Lizzie (Phillips) Parry
Lizzie Phillips

Celia’s mother gave birth to at least eight children (censuses indicate nine), three of whom died in 1891 of diphtheria.  At the time, Celia’s father, had deserted the family, to marry another woman (story here). Her mother’s sister, Miss Alice Phillips, cared for the family. Celia’s mom and eldest brother Daniel, age eight, recovered, but the younger children—George, Alice, and Arthur—died.  When George’s second wife learned he was a bigamist, he disappeared.

By 1893, George and Lizzie reunited and relocated to Minneapolis, Minnesota where their children William “Will” and Elizabeth “Bessie” were born. George’s mother Ann (Jones) Perry Evans passed in 1896 and her obituary places George in Oregon (no other evidence places the family there).  By 1897 the family removed to Galeton, Pennsylvania, near George’s sister Cordelia (Perry) Palmer/Spoor, where their last two children, Celia and Frederick “Fred” were born.  By 1910, they were living in Westmoreland, Oneida, New York.

Stored items
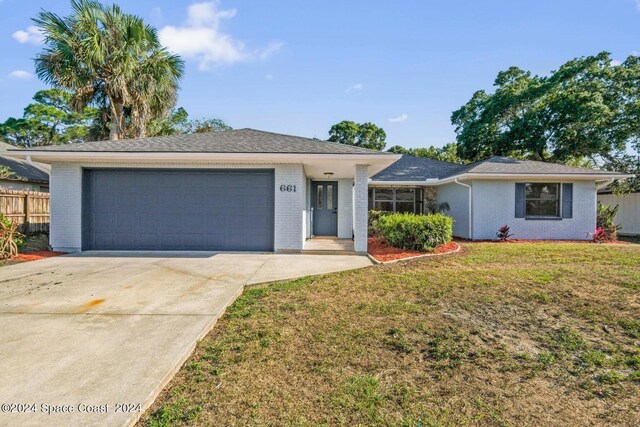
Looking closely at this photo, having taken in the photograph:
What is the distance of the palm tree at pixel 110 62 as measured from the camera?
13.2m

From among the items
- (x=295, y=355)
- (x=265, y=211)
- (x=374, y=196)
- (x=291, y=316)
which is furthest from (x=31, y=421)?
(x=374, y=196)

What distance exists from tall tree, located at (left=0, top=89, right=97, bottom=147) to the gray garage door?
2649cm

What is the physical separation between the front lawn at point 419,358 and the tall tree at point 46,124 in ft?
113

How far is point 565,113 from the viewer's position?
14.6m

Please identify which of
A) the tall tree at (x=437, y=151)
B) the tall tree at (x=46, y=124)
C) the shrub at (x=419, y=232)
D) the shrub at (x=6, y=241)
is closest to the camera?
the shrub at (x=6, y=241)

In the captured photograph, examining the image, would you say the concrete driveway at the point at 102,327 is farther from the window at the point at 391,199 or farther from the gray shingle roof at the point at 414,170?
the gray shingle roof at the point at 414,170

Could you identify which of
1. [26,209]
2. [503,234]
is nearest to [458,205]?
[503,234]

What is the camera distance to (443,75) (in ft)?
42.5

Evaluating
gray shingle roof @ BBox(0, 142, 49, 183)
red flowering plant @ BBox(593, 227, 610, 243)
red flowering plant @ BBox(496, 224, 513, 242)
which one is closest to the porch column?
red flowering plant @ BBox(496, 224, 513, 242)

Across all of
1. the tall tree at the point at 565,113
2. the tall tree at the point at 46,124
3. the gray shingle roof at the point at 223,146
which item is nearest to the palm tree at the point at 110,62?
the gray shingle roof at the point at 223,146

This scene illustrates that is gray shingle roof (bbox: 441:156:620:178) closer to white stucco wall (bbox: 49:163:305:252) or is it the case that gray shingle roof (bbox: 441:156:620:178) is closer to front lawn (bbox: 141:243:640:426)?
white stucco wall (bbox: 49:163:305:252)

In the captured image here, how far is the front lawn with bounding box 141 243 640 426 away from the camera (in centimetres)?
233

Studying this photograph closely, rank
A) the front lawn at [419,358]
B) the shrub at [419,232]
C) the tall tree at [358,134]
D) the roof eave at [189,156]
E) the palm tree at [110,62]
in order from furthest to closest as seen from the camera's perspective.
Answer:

--

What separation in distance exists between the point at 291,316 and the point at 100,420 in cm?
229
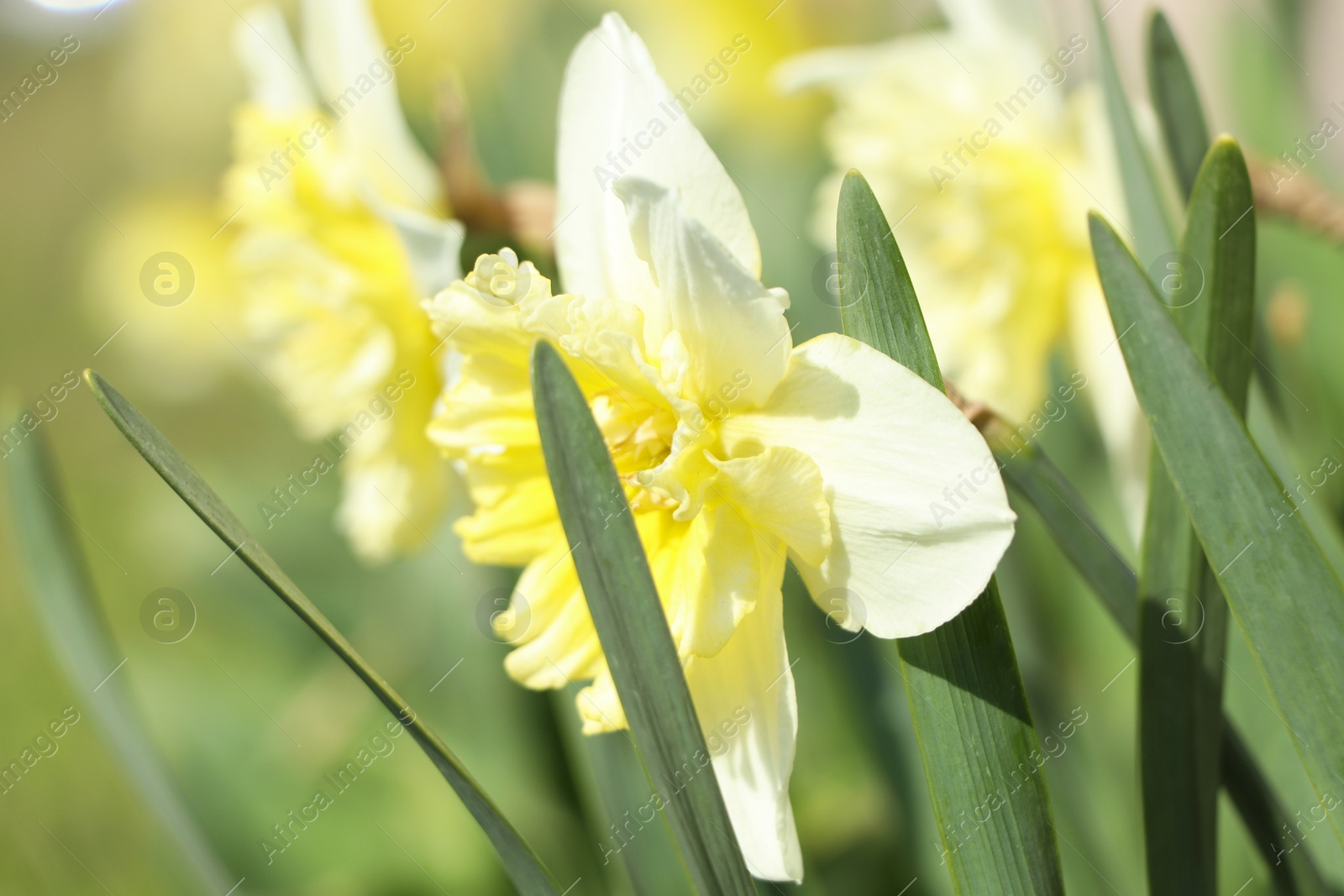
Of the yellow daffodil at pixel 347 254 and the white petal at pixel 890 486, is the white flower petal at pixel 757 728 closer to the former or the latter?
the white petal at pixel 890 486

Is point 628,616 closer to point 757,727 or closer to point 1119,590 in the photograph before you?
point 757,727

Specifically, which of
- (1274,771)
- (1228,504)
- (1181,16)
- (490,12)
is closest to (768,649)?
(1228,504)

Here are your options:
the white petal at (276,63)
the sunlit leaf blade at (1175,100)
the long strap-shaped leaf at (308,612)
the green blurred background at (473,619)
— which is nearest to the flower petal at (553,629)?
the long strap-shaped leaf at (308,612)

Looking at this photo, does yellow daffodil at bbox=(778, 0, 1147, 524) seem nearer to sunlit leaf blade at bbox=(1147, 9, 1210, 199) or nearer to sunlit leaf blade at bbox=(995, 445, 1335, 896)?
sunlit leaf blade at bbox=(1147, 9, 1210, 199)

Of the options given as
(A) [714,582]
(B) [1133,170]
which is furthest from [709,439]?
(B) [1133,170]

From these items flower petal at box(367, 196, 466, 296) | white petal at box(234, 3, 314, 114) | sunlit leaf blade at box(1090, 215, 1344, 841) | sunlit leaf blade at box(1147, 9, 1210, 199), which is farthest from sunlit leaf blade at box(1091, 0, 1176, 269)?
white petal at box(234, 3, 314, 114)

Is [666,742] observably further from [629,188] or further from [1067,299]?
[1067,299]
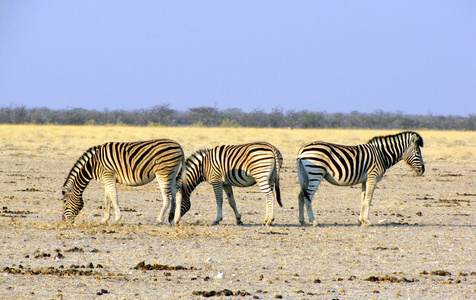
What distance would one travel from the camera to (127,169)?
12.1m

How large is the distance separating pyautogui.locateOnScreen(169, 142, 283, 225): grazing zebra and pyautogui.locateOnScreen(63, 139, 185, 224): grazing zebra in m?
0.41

Exercise goal: In the passage about Lizzie Phillips, which city did George and Lizzie move to after reuniting by 1893? The stored rows have nothing to do with this.

The answer: Minneapolis, Minnesota